NICE recommends Ikervis in final draft guidance
Posted: 4 November 2015 |
Ikervis has been recommended for the treatment of keratitis in adults with dry eye disease who have not responded to tear substitutes…
The National Institute for Health and Care Excellence (NICE) has published final draft guidance recommending Ikervis (ciclosporin, Santen Pharmaceutical) for treating severe keratitis in adults with dry eye disease which has not improved despite treatment with artificial tears.
Dry eye disease is chronic inflammation of the eyes caused by reduced tear production or excessive tear evaporation. It can be triggered by a number of factors, including dry or air-conditioned environments, auto-immune diseases (such as rheumatoid arthritis, and lupus), and the adverse effects of some medications. Symptoms include irritation and redness in the eyes, blurred vision, and a sensation of grittiness or a foreign body in the eye. If left untreated, it can result in blindness in severe cases.
Ikervis reduces inflammation in dry eye disease
Ikervis works by reducing inflammation in dry eye disease. However, until the launch of Ikervis, there has been no topical preparation of ciclosporin licensed in the UK. Ikervis has a novel cationic nano-emulsion formulation to effectively deliver the anti-inflammatory potential of ciclosporin. With this recommendation from NICE, Ikervis provides an important new option for the treatment of patients in England and Wales who have not responded to tear substitutes. In October of this year the Scottish Medicines Consortium (SMC) determined that Ikervis should be made available to patients in Scotland.

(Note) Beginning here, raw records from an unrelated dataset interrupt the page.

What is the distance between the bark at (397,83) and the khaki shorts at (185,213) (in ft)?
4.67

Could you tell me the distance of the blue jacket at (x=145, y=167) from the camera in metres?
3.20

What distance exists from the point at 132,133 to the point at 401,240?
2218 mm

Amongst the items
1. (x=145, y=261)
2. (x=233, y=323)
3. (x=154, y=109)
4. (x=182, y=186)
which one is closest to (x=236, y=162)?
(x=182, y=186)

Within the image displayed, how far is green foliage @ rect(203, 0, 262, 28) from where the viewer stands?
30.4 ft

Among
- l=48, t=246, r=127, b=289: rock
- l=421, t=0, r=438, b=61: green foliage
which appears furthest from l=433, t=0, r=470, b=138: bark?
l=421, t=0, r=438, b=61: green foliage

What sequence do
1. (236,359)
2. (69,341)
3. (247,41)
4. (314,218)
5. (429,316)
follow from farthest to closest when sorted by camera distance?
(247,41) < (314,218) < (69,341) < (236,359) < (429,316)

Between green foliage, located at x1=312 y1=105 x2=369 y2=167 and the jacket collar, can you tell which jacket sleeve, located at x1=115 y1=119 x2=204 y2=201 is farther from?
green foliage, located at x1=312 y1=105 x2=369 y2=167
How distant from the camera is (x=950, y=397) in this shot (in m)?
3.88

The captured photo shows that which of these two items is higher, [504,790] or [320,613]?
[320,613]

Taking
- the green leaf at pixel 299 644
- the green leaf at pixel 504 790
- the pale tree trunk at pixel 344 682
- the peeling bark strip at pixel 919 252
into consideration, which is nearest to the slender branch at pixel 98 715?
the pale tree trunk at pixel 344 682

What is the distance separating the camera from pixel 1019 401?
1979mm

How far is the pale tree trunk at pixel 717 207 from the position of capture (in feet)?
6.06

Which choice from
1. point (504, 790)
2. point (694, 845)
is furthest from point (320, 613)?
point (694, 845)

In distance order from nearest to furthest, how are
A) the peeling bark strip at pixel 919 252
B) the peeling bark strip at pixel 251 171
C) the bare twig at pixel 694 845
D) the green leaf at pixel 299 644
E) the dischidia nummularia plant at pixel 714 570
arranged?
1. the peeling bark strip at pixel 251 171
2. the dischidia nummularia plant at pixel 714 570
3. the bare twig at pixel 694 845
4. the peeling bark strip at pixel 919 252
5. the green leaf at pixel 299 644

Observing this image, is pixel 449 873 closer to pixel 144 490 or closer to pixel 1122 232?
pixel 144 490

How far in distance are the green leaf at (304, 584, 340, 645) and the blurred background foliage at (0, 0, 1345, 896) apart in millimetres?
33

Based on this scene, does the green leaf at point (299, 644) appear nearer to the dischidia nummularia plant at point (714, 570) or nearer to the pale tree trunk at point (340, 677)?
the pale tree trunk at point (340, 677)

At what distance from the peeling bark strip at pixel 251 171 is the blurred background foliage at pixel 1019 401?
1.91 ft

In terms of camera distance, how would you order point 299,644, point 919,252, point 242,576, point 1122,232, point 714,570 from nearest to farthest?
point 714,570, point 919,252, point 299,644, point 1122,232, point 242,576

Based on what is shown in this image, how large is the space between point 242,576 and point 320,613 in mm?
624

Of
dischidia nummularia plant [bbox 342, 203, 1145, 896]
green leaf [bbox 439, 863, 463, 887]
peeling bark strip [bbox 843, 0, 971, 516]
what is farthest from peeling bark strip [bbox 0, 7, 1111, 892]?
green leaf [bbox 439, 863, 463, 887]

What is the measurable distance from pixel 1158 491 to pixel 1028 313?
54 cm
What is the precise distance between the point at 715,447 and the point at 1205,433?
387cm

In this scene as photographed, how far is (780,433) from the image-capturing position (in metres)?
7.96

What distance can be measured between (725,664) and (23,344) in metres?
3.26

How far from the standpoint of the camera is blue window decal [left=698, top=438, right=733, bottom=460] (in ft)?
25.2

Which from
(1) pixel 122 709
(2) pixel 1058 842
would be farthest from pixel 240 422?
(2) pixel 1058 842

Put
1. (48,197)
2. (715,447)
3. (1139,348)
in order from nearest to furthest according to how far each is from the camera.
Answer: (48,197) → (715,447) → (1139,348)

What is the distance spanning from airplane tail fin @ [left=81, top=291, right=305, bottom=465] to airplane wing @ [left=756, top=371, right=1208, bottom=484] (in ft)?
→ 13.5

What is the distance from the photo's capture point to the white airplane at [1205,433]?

Professor Carole Longson, Director of the Centre for Health Technology Evaluation at NICE said: “Severe dry eye disease is painful and can have a significant negative effect on day-to-day life for people with the condition. The company responded to the requests in the draft guidance for more information, and we are pleased, therefore, to be able to recommend ciclosporin for adults with severe dry eye disease in final draft guidance published today. I am sure this will be welcome news to patients and healthcare professionals alike.”
NICE expects to publish its final guidance in December 2015.